The more custom jobs you do, the more likely it is that you will need to create stair nosing. Whether you are building an entire staircase or you just need a replacement nosing, learning to create your own nosings can save time and help customize a floor. Though you can purchase pre-made nosings, knowing how to build your own could help you in a pinch if you need a quick replacement, or it can expand your horizons by allowing you to use any species of wood you desire.

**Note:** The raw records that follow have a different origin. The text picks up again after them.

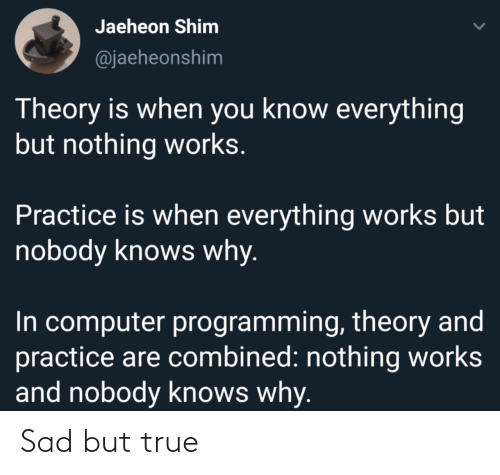 Programming: Jaeheon Shim  @jaeheonshim  Theory is when you know everything  but nothing works.  Practice is when everything works but  nobody knows why.  In computer programming, theory and  practice are combined: nothing works  and nobody knows why. Sad but true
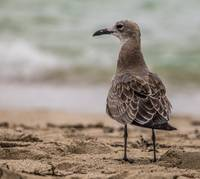 Brown Bird on the Beach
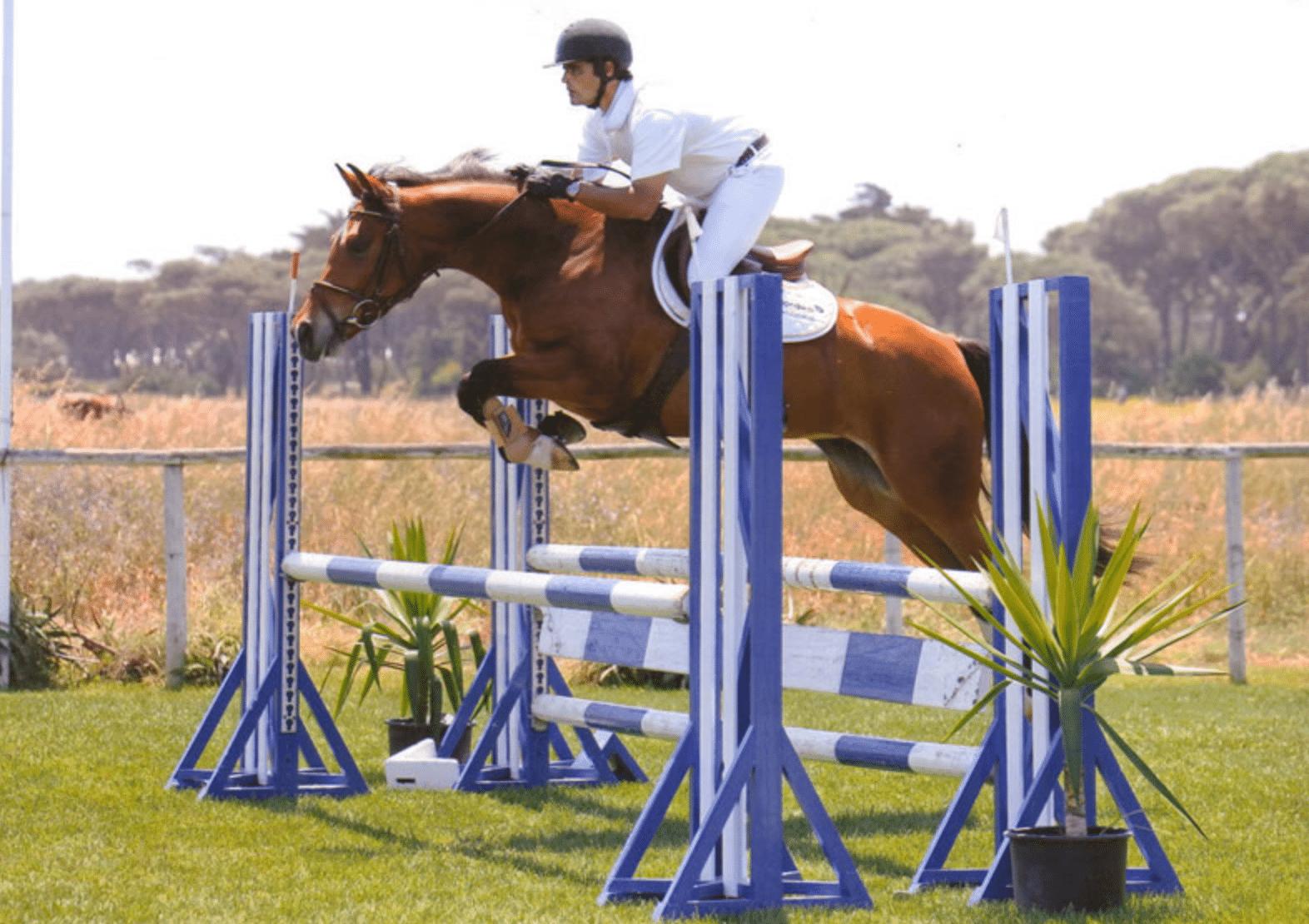 equitação em cascais5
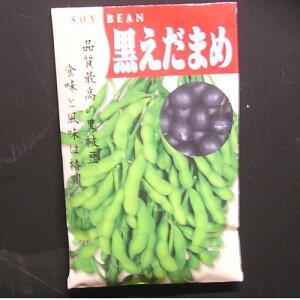 在来種/固定種/野菜のタネ「黒えだまめ〔黒錦枝豆〕50ml約90粒」畑懐〔はふう〕の種【メール便可】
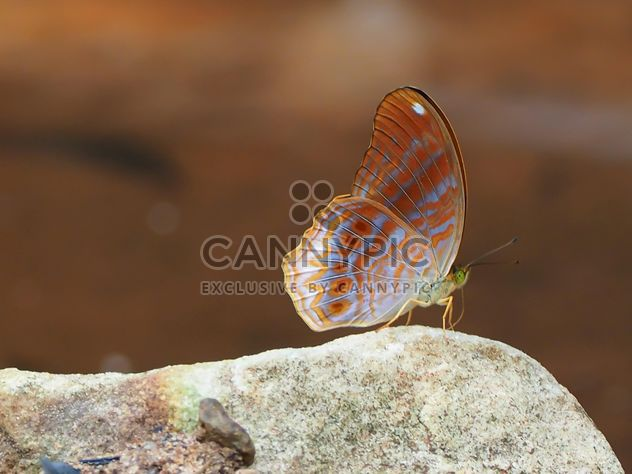 Butterfly close-up - Free image #225395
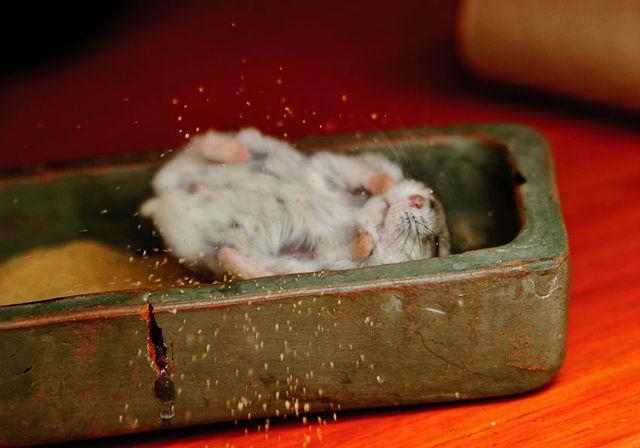 Джунгарский хомячок принимает песочную ванну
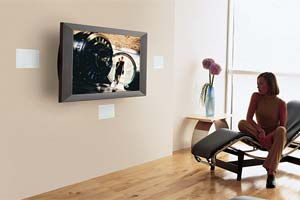 Bose Virtually Invisible 191 speakers Amazonca Electronics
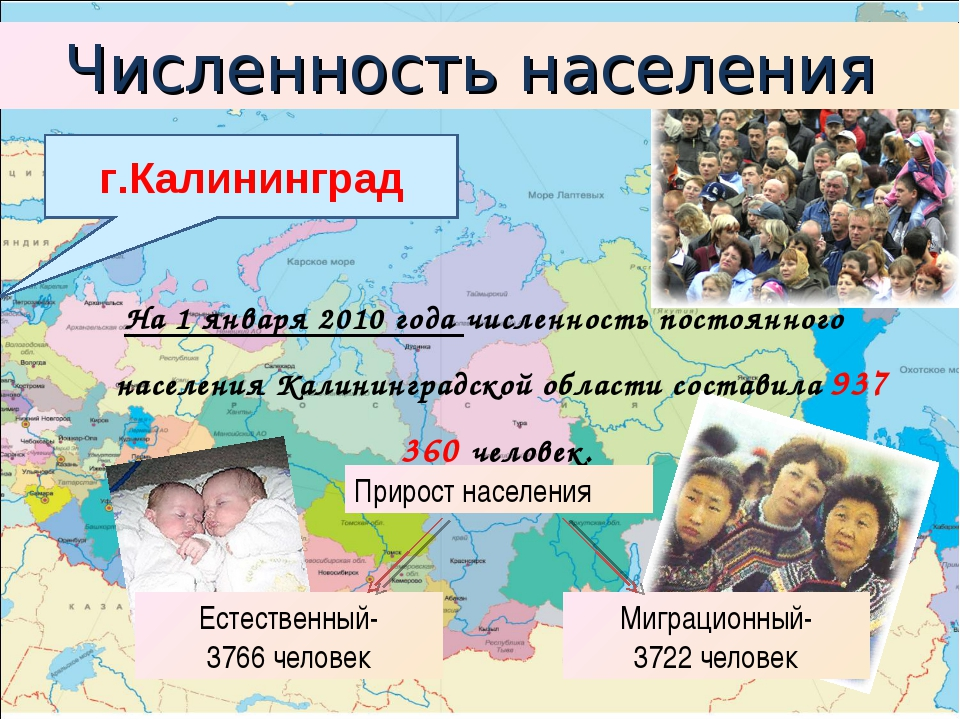 На 1 января 2010 года численность постоянного населения Калининградской облас...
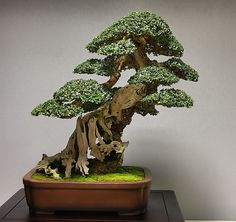 Tree stuff carved into a bonsai, to be considered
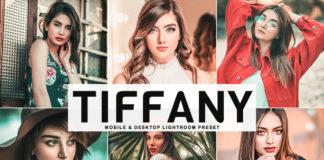 Free Tiffany Lightroom Preset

Necessary tools and supplies:
- table saw
- circular saw
- 1-inch nails
- nail gun
- five-minute epoxy or wood glue
- safety goggles
- 1/2 -inch round over bit
- wood fillers
- and paper or palm sander (optional)
First, find a board of the correct species that can be cut down to 3 1/2 inches wide, which is the size of standard stair nosing. Here, I am using a 4-inch piece of flooring. Cut the tongue side off so the board is 3 1/2 inches wide.
To create the bottom part of the nosing, use a smaller board of the same species,such as this 3/4-inch-thick, 2 1/4-inch-wide piece of strip flooring. Cut both the tongue and the groove sides off the board so it's 1 1/2 inches wide.
Take the 1 1/2-inch-wide board and rip 1/4 inch from the bottom so it is 1/2 inch thick. This will match where it rounds over the riser, creating a 1/4-inch rise.
Align the 1 1/2 inch board on the edge of the bottom side of the 3 1/2 -inch board. Secure the two boards with five-minute epoxy or wood glue. Five-minute epoxy works best on the job site because it dries faster.
Using 1-inch nails, secure the boards together with nails placed 3 to 4 inches apart, using at most four nails. To prevent splitting, fasten from the bottom side of the board up, and don't use nails that are too long, or they will punch to the other side and split the wood.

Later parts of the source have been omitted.